Review: Burial Rites by Hannah Kent

Burial Rites - Hannah Kent

Burial Rites is a book that really hits you like an emotional freight train.  While I've been known to shed a tear or two during movies, I'm not someone who cries while reading.  Hardly ever, really (with the exception of a certain character dying at the end of Harry Potter and the Half-Blood Prince).


I damn well came close to tears at the end of this book. Word to the wise: do not read Burial Rites if you're in a very depressed mood.  This book will not lift your spirits in any way whatsoever.  You've been warned.

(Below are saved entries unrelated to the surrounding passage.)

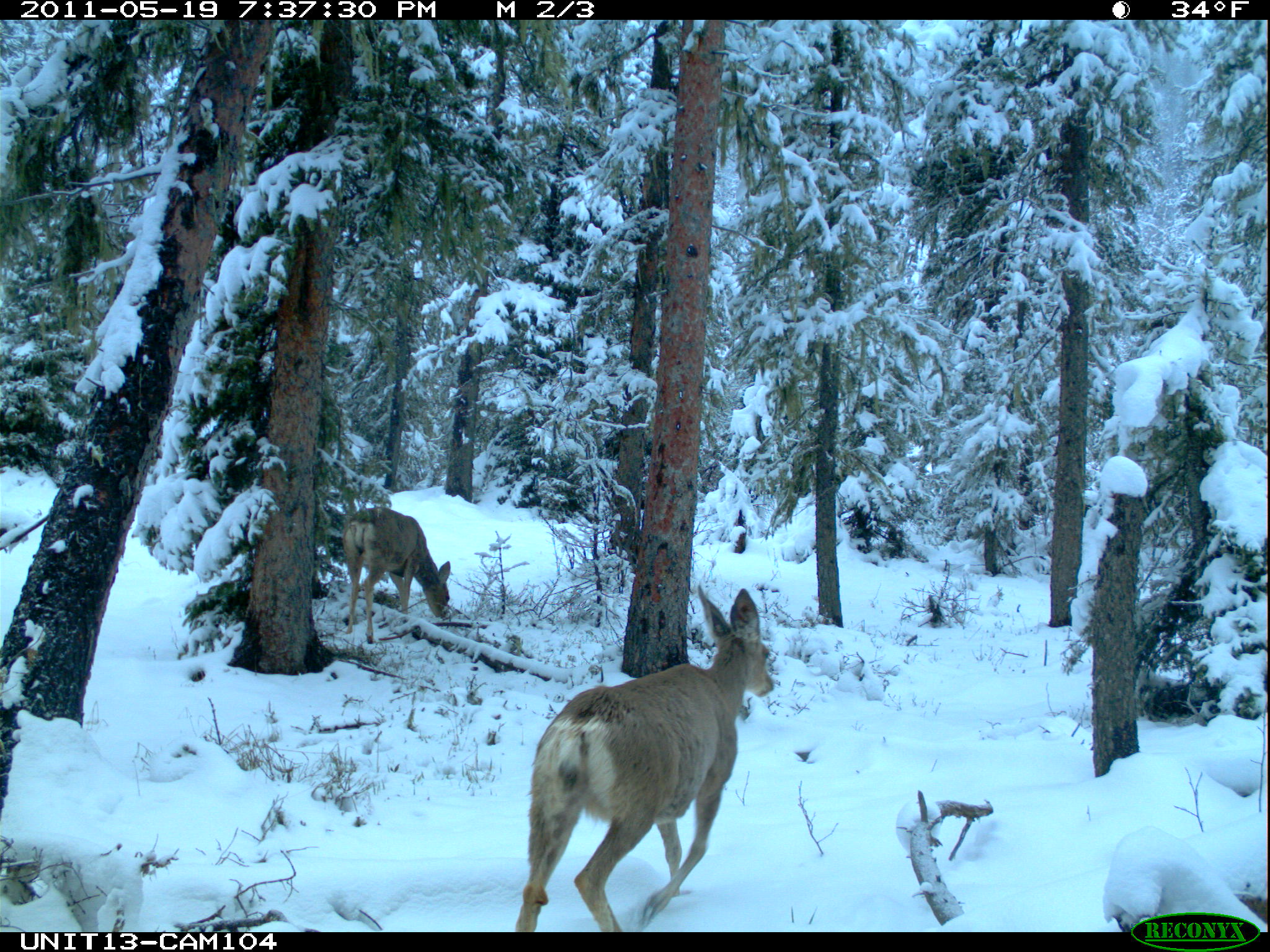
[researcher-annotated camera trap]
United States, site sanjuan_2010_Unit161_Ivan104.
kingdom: Animalia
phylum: Chordata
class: Mammalia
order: Artiodactyla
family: Cervidae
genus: Odocoileus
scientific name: Odocoileus hemionus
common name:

This isn't to say, however, that this story is a bore or a waste of time.  I intended to read a few chapters and ended up reading the book in one sitting.  If all the pages I bent are any indication, I would have highlighted an insane portion of the book had I actually owned it and not borrowed it from the library. 


This book is a fictional account of Agnus Magnusdottir's life after she is convicted of conspiring with others to murder two men on a farm in Iceland.  Agnes is sent to live with a family on a remote farm while she awaits her execution and during her stay she gradually reveals details of her life and what happened the night of the murders.


We are never led to believe that Agnus is completely innocent, but she is also not the callous evil witch history paints her to be.  Murder is a subject-matter that should be transparent.  When it happens, it is a violation so heinous that it can never be justified.  Yet, we see a lot of grey area in Agnus's story.  She may have made many mistakes along the way, but we see glimpses of her humanity and learn how she ended up in such an unfathomable predicament.  We're asked whether she is actually guilty and if so, does the punishment imposed upon her fit the crime she committed?  Is Agnus capable of atonement?


I'd like to think better of Agnus - that the version of her life she reveals is the truth.  However, I wouldn't be the least bit surprised if other people feel differently.